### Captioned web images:
....................
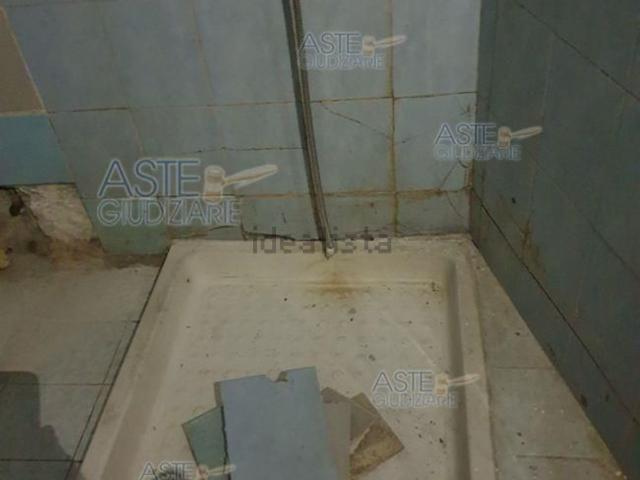 Appartamento in vendita di 64 m² in Via Geremia, 6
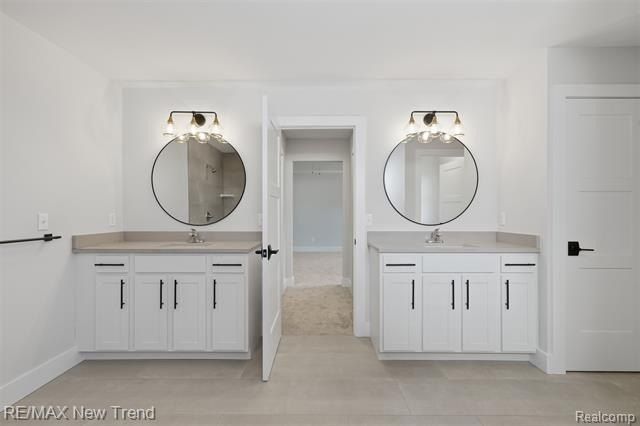 185 Summit View Court. Milford, MI 48381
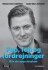 Fup Fejl Og Fordrejninger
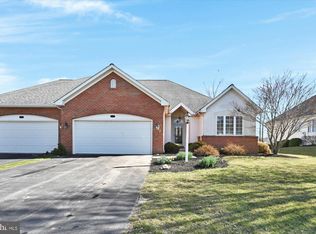 316 Stone Creek Rd, Lancaster, PA 17603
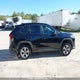 2T3R1RFV6PC373806 2023 Toyota Rav4 Xle/Xle Premium auction photo thumbnail 13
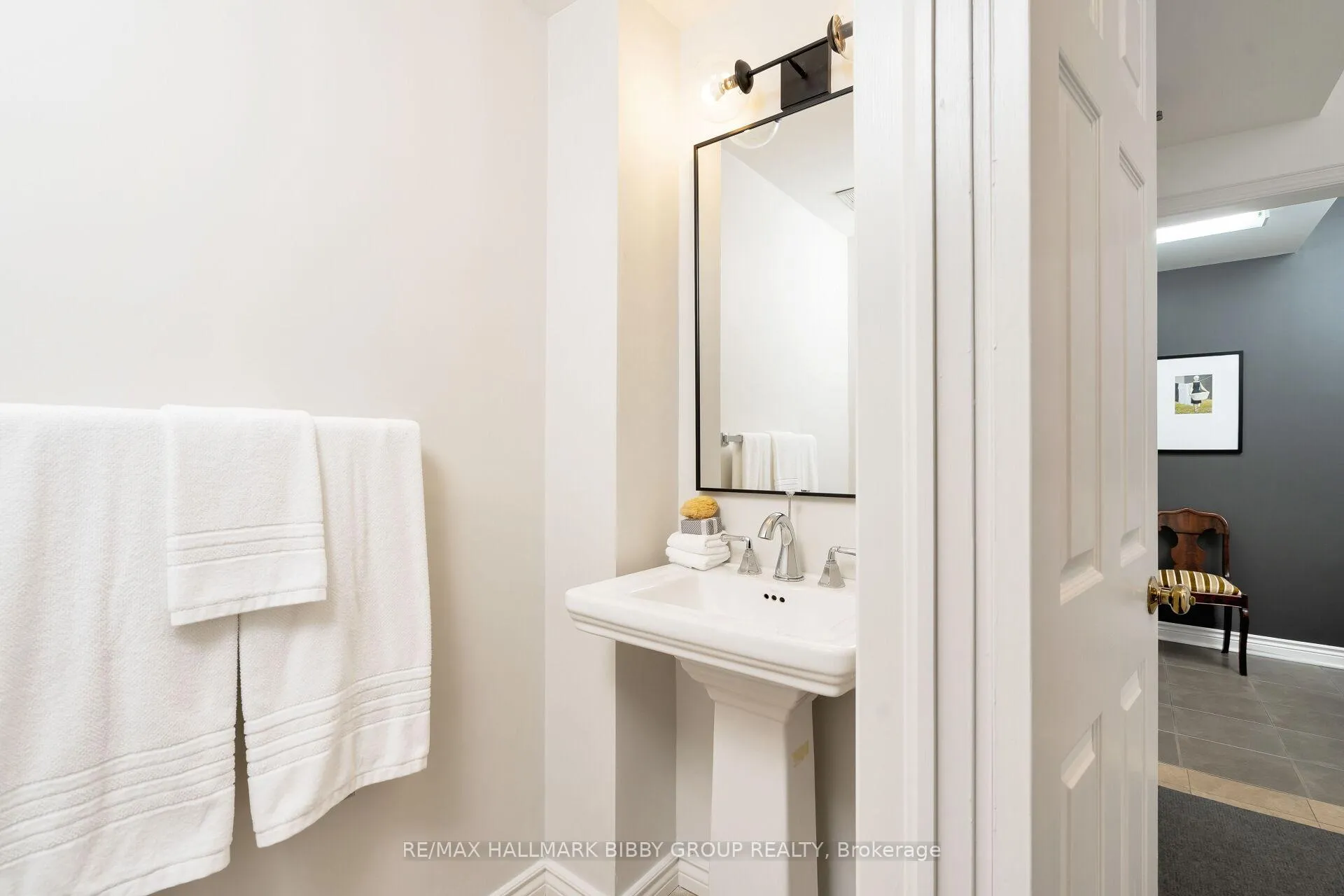 Photo 49 of Unit 1, 38 Earl Street, Toronto, North St. James Town — HOMEH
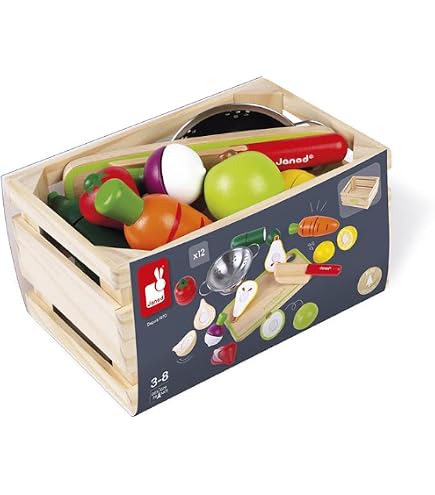 SOIMISS Lot De 20 Fausses Frites Réalistes – Accessoires De Jeu Pour Cuisine Et Décoration De Fête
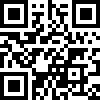 https://es.abna24.com/xhZZP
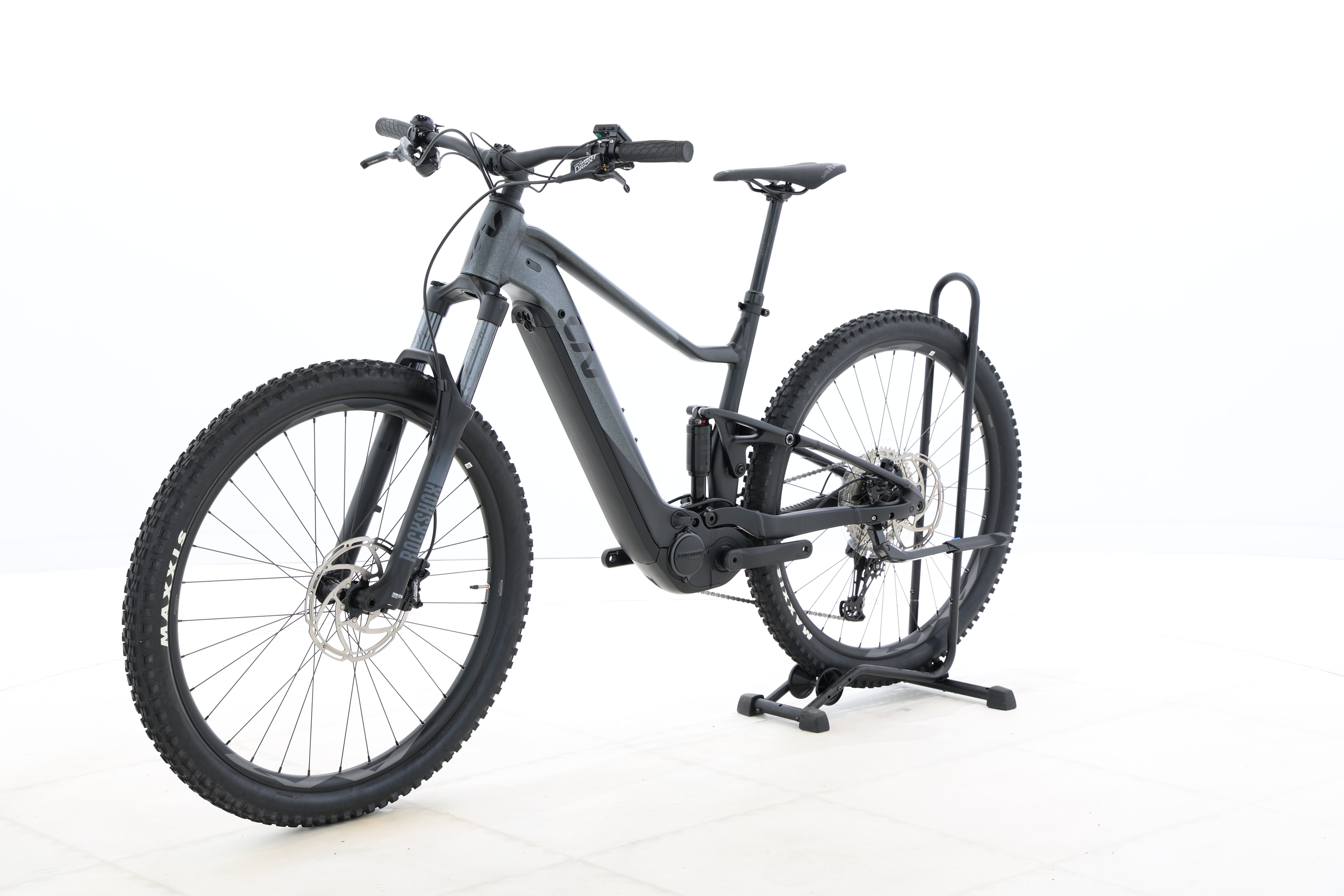 5bc255df-c0a3-4e5b-92ba-f6fa65942c9d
....................
### Exercise details:
Please copy out the entries above exactly as they appear, but skip their images.

### Result of the exercise:
 Appartamento in vendita di 64 m² in Via Geremia, 6
 185 Summit View Court. Milford, MI 48381
 Fup Fejl Og Fordrejninger
 316 Stone Creek Rd, Lancaster, PA 17603
 2T3R1RFV6PC373806 2023 Toyota Rav4 Xle/Xle Premium auction photo thumbnail 13
 Photo 49 of Unit 1, 38 Earl Street, Toronto, North St. James Town — HOMEH
 SOIMISS Lot De 20 Fausses Frites Réalistes – Accessoires De Jeu Pour Cuisine Et Décoration De Fête
 https://es.abna24.com/xhZZP
 5bc255df-c0a3-4e5b-92ba-f6fa65942c9d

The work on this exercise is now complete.